Этот шутливо-возвышенный тон как-то сразу вызвал симпатию к старому артисту. Лица наши сами собой расплылись в веселых улыбках. И так стало легко и хорошо с ним, как будто мы давно-давно знакомы.

— Наверно, удивляетесь, что я живу в такой халупе? — усмехнулся он, когда мы подошли к его хате. — Меня уже столько раз пробовали переселять, да я все отбрыкиваюсь. Не могу я без этих цветов, без всего этого. Прошу!..

В хатке было две маленькие комнатушки и совсем маленькая кухня. Потолок низкий — хозяин мог легко достать его рукой. Из-за этого, а также из-за того, что окна закрывали со двора кусты и деревья, в доме, несмотря на солнечный день, были зеленые сумерки. Да и как-то трудно было представить эти маленькие комнаты светлыми и солнечными. Им больше шли как раз сумерки. Обе комнаты и кухня были заставлены цветочными горшками и горшочками. Горшки стояли на подоконниках, на табуретках, на специальных полках и прямо на полу. В горшках были всевозможные комнатные цветы: лилии, фикусы, примулы. Но больше всего кактусов. Я никогда раньше не думал, что бывает столько разных кактусов: и маленькие, круглые — будто зеленые ежики, и большие, разлапистые, похожие на каких-то доисторических ящеров, и покрытые густыми колючками, и почти совсем без колючек. Разнообразной формы и разных цветов. Тут были и взрослые, солидные кактусы, и совсем еще маленькие, пушистые кактусята. Прямо какое-то сказочное царство кактусов.
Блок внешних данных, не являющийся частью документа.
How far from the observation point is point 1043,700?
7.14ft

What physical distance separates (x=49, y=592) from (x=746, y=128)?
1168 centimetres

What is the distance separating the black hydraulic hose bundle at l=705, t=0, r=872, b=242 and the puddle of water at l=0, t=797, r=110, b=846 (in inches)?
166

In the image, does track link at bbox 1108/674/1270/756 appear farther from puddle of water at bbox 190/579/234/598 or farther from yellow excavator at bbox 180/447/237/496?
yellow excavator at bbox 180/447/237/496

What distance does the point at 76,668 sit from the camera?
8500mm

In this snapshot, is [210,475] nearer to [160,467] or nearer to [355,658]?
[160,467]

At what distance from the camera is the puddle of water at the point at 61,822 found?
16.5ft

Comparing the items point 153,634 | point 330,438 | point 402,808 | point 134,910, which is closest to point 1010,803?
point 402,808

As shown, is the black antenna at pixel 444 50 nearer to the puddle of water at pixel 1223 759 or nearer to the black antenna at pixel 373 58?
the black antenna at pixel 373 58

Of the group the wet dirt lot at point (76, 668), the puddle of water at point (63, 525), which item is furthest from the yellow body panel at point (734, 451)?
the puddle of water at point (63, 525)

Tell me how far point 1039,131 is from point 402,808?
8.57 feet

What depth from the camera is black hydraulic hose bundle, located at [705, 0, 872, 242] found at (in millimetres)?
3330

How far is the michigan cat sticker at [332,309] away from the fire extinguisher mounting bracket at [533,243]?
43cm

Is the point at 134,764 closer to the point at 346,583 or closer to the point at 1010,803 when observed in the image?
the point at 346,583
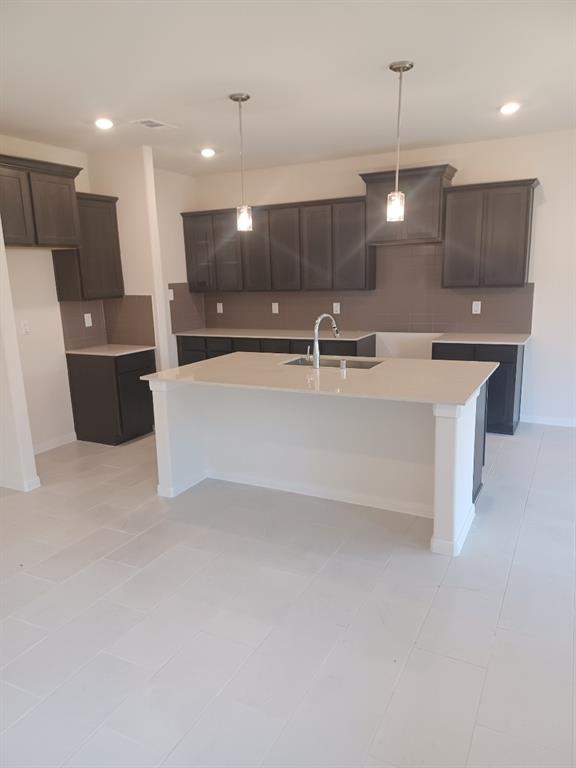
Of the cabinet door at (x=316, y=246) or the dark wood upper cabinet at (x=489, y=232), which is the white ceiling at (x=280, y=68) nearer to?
the dark wood upper cabinet at (x=489, y=232)

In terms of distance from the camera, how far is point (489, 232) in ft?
15.8

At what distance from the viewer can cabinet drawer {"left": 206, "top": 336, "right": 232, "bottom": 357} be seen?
5766mm

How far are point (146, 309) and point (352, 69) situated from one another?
2.91m

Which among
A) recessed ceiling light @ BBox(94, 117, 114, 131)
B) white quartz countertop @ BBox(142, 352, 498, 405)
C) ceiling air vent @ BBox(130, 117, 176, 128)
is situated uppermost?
ceiling air vent @ BBox(130, 117, 176, 128)

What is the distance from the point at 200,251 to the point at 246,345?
131 cm

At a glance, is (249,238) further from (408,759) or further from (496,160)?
(408,759)

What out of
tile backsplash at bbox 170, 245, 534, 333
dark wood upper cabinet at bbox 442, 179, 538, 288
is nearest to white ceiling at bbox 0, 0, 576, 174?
dark wood upper cabinet at bbox 442, 179, 538, 288

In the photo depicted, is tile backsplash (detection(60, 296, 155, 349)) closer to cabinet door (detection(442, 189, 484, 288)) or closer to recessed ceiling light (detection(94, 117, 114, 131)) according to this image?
recessed ceiling light (detection(94, 117, 114, 131))

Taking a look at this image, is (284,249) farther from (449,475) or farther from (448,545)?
(448,545)

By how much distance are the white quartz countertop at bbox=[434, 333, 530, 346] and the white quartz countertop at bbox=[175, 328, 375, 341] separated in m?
0.82

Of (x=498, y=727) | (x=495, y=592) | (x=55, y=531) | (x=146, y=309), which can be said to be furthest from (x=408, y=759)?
(x=146, y=309)

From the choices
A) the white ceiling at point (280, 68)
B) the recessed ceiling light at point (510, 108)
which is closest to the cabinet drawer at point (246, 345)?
the white ceiling at point (280, 68)

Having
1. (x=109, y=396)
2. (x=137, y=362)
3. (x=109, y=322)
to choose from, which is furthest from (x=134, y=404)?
(x=109, y=322)

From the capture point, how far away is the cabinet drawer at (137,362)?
4832 mm
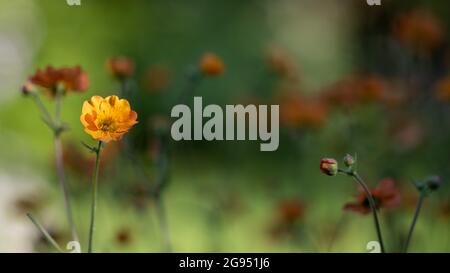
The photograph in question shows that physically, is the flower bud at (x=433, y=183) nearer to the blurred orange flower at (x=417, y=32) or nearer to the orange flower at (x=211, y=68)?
the orange flower at (x=211, y=68)

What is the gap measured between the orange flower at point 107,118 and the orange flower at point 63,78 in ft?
0.59

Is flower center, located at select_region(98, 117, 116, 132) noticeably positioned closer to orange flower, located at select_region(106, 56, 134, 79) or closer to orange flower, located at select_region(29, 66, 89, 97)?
orange flower, located at select_region(29, 66, 89, 97)

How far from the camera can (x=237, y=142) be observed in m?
2.62

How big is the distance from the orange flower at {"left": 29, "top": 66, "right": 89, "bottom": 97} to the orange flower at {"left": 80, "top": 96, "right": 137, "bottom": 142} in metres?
0.18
Кроме кактусов, в доме господствовали еще фотографии. Стены комнат были сплошь увешаны фотографиями в рамочках. И на большинстве фотографий сам Максим Валерьянович. Бесчисленное множество Максимов Валерьяновичей смотрело на нас отовсюду. И все разные.

Максим Валерьянович в цилиндре. Максим Валерьянович в смушковой шапке. Максим Валерьянович в тюбетейке. Максим Валерьянович с усами и без усов. Максим Валерьянович моряк. Максим Валерьянович казак. Максим Валерьянович босяк (в лохмотьях). Максим Валерьянович в шубе. Максим Валерьянович в халате. Максим Валерьянович… голый. Ну, правда, не совсем голый, а в набедренной повязке. Наверно, в роли какого-нибудь дикаря, потому что и кольцо в носу.

Аж голова кругом идет, если смотреть на всех Максимов Валерьяновичей!

А в углу, где у богомольных людей иконы, висит что-то. Сперва я так и думал, что икона: и рушники вышитые по бокам, и рама золотом поблескивает. Присмотрелся хорошенько, а там какой-то дяденька улыбающийся в пенсне и с папироской. Нет, не икона. Ведь господь бог, как бабушки сказывают, не курил и очков не носил. Да и не улыбался никогда. Во всяком случае, не видел я ни одной иконы, где был бы нарисован бог с папироской, в очках или просто с улыбкой. Всегда серьезный и недовольный. И как в него только верят, в такого невеселого!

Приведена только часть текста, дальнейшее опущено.